A hundred yards up the hill I swung a hard right onto Bellevue. As the car fishtailed once and then righted itself, I mashed the brake pedal to the floor, threw the transmission into reverse, intending to jam the car into a narrow alley between apartment buildings. Or at least, that was the idea.
I used to drive a Fiat, a little POS whose only virtue was that it didn’t take up a lot of space and was relatively easy to push by hand. My recently acquired Chevy Tahoe, however, while far more commodious for a man of my dimensions, regrettably was also considerably less accommodating.

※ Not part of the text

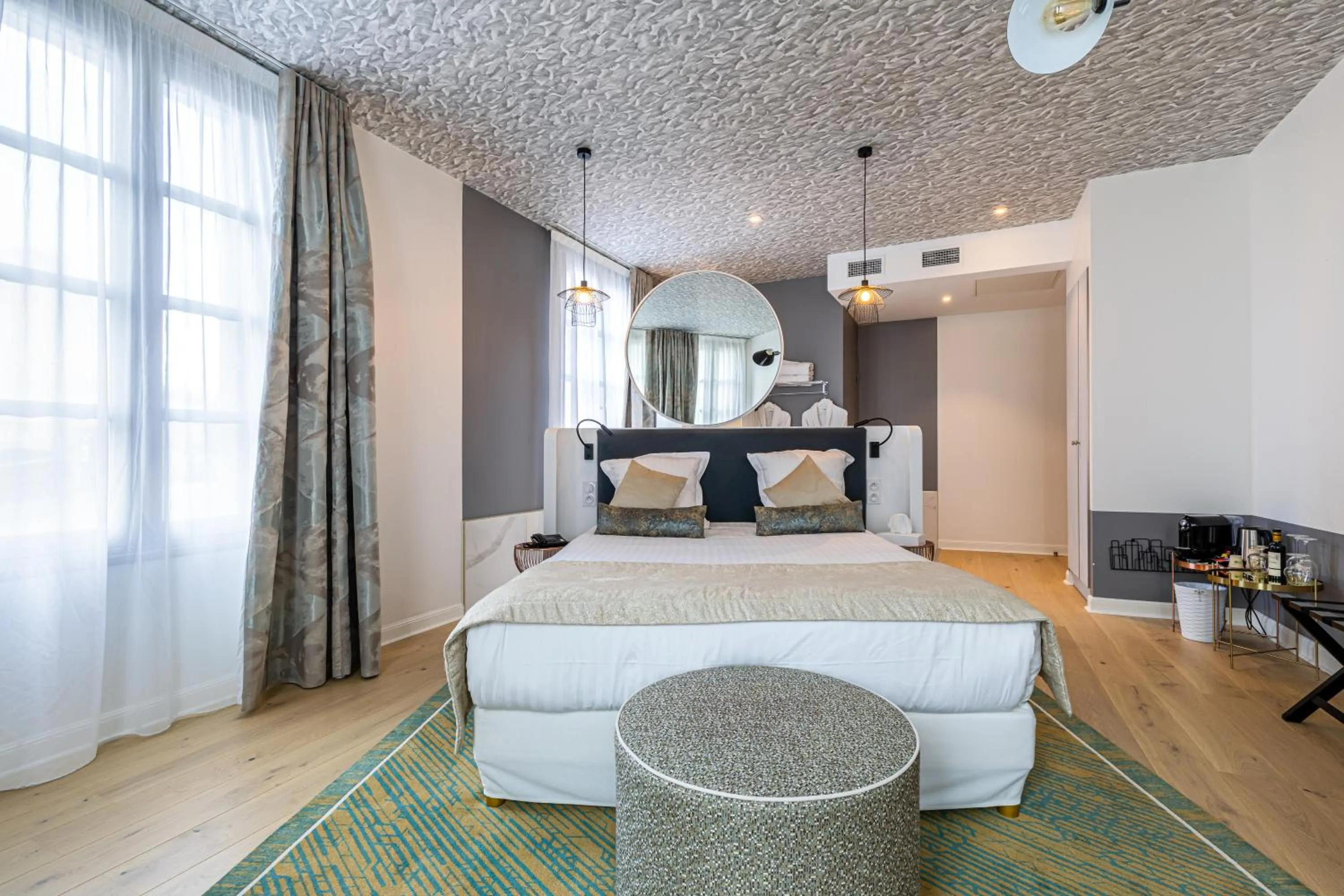 Bed in Hotel Le Saint Gelais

The scream of warping metal and the tinkle of broken glass made it apparent that both my depth perception and my driving skills had suffered the same ignoble fate as my wariness. The passenger side of my car was no more than an inch from the Sir Galahad Apartments. I checked the rearview mirror. It was gone.
Worse yet, the driver’s side was no more than a foot from the north wall of Bellevue Court. No way I could open the door. I stewed for a few seconds, resigned myself to the ignominy of it all, and lowered the rear window. Nothing like crawling around the inside of an automobile to give a man a little humility. Accompanied by a symphony of grunts and groans, I extruded myself over and around two sets of seats, and finally crawled out the back window feetfirst, where I stood precariously on the plastic bumper, hanging onto the ski rack for all I was worth, looking out over the length of the Tahoe toward the rain-slick street.

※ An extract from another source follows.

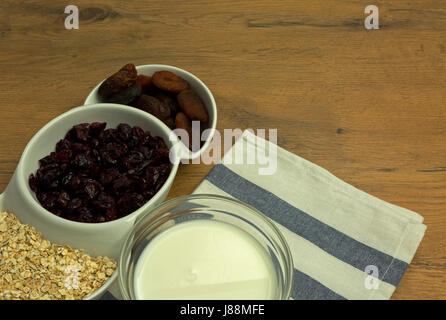 Tre-chambered piatto bianco con i fiocchi d'avena, essiccato di mirtillo palustre e albicocche secche e una ciotola di vetro con latte fresco. Sana colazione set. Chiudere, orizzontale Foto Stock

Worst of all, my little maneuver had failed to fool my pursuers. Just about the time I had steadied myself on the bumper and looked back over the length of the car, they stepped into the mouth of the alley. Two of the strangest-looking dudes I’d ever laid eyes on. The little guy was under five feet tall. Big round glasses half the size of his head. Looked like Peter Lorre as Mr. Moto.
His partner was downright reptilian. Leather-scary. More zippers than a set of slipcovers. Big, square noggin sporting a platinum blond flattop hairdo. With lightning bolts cut into both sides of his head, he looked like something straight out of a comic book. Captain Carnal maybe. Definitely not something you’d bring home to mother. Or bring home, period.